***** Given passage

The Future of Non-Compete Restrictions
On April 23, 2024 the Federal Trade Commission (FTC) announced the issuance of a Final Rule banning non-compete restrictions in employment agreements with the recognition of limited exceptions. Although many news outlets have announced the FTC’s Final Rule as an effective new ban on non-compete restrictions, employers and employees must be mindful that the FTC’s Final Rule is not effective until 120 days after the Rule is published in the Federal Register. Additionally, it must be noted that presently at least two challenges are pending in federal courts contesting the Final Rule.

What Businesses and Employees are Subject to the Final Rule: As the FTC notes in its Guide for Businesses and Small Entities Compliance Guide, its final rule banning non-compete agreements “applies to non competes with all workers, whether full-time or part-time, including employees, independent contractors, interns, externs, volunteers, apprentices, and others – but there are different requirements for senior executives as defined by the Rule.” In its present form, the Final Rule does not ban non-compete restrictions currently in place in relation to senior executives. Additionally, the FTC does not have jurisdiction over banks, savings and loan institutions, federal credit unions, common carriers, air carriers and certain non-profits. So, the Final Rule does not apply to such businesses.

**********
***** Data

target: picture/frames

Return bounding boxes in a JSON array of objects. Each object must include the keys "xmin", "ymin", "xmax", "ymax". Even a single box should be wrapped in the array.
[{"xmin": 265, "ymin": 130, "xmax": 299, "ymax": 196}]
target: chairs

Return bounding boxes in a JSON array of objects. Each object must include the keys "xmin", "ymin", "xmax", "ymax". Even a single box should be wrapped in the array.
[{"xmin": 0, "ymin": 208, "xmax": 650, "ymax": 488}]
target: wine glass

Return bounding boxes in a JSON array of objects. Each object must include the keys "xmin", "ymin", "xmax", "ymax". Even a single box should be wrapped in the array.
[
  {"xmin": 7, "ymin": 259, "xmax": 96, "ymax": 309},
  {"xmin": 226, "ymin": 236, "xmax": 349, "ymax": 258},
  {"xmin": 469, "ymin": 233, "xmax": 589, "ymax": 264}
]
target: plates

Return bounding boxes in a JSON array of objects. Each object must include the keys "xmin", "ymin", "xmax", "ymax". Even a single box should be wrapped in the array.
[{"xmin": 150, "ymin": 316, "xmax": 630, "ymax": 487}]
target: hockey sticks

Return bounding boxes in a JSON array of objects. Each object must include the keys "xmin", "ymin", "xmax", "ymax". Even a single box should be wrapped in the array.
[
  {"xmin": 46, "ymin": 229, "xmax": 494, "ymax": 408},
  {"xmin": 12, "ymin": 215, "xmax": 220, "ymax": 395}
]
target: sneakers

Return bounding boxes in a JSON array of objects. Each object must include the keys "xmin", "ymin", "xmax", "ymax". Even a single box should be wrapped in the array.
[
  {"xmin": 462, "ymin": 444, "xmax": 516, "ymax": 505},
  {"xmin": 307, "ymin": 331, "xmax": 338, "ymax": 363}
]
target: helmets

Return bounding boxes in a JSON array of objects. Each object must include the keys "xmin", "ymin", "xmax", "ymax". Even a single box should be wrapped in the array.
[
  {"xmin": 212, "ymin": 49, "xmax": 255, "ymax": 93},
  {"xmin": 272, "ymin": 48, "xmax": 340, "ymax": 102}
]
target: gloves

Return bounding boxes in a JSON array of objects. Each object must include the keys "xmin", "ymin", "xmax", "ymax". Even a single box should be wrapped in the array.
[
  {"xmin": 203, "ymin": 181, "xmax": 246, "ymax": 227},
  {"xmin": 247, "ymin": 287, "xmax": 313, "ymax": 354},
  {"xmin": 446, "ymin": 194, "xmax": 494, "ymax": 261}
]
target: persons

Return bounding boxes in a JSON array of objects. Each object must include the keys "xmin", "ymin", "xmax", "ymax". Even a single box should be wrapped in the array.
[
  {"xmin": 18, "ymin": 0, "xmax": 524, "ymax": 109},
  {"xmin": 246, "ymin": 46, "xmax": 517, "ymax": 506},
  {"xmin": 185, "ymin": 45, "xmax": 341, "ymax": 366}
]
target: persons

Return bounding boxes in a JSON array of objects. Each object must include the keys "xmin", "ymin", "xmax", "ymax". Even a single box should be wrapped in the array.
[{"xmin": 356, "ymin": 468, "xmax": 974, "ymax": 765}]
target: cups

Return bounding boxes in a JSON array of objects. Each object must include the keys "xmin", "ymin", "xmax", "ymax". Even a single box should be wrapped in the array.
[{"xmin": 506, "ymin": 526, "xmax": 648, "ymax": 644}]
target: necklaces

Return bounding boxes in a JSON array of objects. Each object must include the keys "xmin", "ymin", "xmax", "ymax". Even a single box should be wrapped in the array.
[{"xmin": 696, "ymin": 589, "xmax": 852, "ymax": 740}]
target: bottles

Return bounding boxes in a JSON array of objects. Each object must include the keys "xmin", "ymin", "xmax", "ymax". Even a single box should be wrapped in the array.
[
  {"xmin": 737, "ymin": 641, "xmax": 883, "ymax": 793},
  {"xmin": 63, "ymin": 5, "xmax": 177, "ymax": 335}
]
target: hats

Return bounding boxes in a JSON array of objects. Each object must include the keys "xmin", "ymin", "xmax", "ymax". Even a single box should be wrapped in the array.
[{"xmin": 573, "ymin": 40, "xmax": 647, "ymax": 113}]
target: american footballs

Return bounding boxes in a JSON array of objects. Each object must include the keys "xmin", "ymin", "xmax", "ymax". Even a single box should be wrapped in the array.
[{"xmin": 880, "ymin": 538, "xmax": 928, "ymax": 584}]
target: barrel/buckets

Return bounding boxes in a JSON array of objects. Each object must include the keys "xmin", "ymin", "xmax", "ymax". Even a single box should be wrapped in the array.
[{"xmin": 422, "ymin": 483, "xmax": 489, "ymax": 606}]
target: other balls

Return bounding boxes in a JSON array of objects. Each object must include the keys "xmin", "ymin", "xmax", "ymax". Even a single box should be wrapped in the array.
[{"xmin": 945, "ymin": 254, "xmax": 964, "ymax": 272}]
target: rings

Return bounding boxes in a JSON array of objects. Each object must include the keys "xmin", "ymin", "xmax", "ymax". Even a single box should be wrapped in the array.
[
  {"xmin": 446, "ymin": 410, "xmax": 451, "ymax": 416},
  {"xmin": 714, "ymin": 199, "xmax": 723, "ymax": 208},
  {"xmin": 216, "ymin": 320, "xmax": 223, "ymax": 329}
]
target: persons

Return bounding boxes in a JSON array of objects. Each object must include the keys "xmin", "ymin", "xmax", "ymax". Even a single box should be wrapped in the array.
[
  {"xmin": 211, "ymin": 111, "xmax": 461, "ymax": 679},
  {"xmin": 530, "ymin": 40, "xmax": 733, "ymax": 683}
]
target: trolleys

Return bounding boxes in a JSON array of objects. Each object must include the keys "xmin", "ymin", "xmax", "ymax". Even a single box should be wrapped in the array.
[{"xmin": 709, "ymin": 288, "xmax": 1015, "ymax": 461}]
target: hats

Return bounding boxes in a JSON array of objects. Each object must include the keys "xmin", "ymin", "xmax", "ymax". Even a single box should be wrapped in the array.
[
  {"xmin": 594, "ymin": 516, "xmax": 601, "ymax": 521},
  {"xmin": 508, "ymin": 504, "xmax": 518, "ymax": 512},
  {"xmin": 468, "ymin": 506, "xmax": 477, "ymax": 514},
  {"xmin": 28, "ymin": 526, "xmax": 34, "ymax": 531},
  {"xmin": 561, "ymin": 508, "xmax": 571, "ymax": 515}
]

**********

Exercises:
- 1) According to the non-compete passage, why does the Final Rule not apply to banks, federal credit unions, and air carriers?
- 2) From the non-compete passage, return the text starting at "The Future of" and ending at "the Final Rule.".
The rows have no connection to the non-compete passage.

Results of the tasks:
- 1) The FTC lacks jurisdiction over banks, savings and loan institutions, federal credit unions, common carriers, air carriers, and certain non-profits. As a result, the Final Rule does not apply to those businesses.

- 2)
The Future of Non-Compete Restrictions
On April 23, 2024 the Federal Trade Commission (FTC) announced the issuance of a Final Rule banning non-compete restrictions in employment agreements with the recognition of limited exceptions. Although many news outlets have announced the FTC’s Final Rule as an effective new ban on non-compete restrictions, employers and employees must be mindful that the FTC’s Final Rule is not effective until 120 days after the Rule is published in the Federal Register. Additionally, it must be noted that presently at least two challenges are pending in federal courts contesting the Final Rule.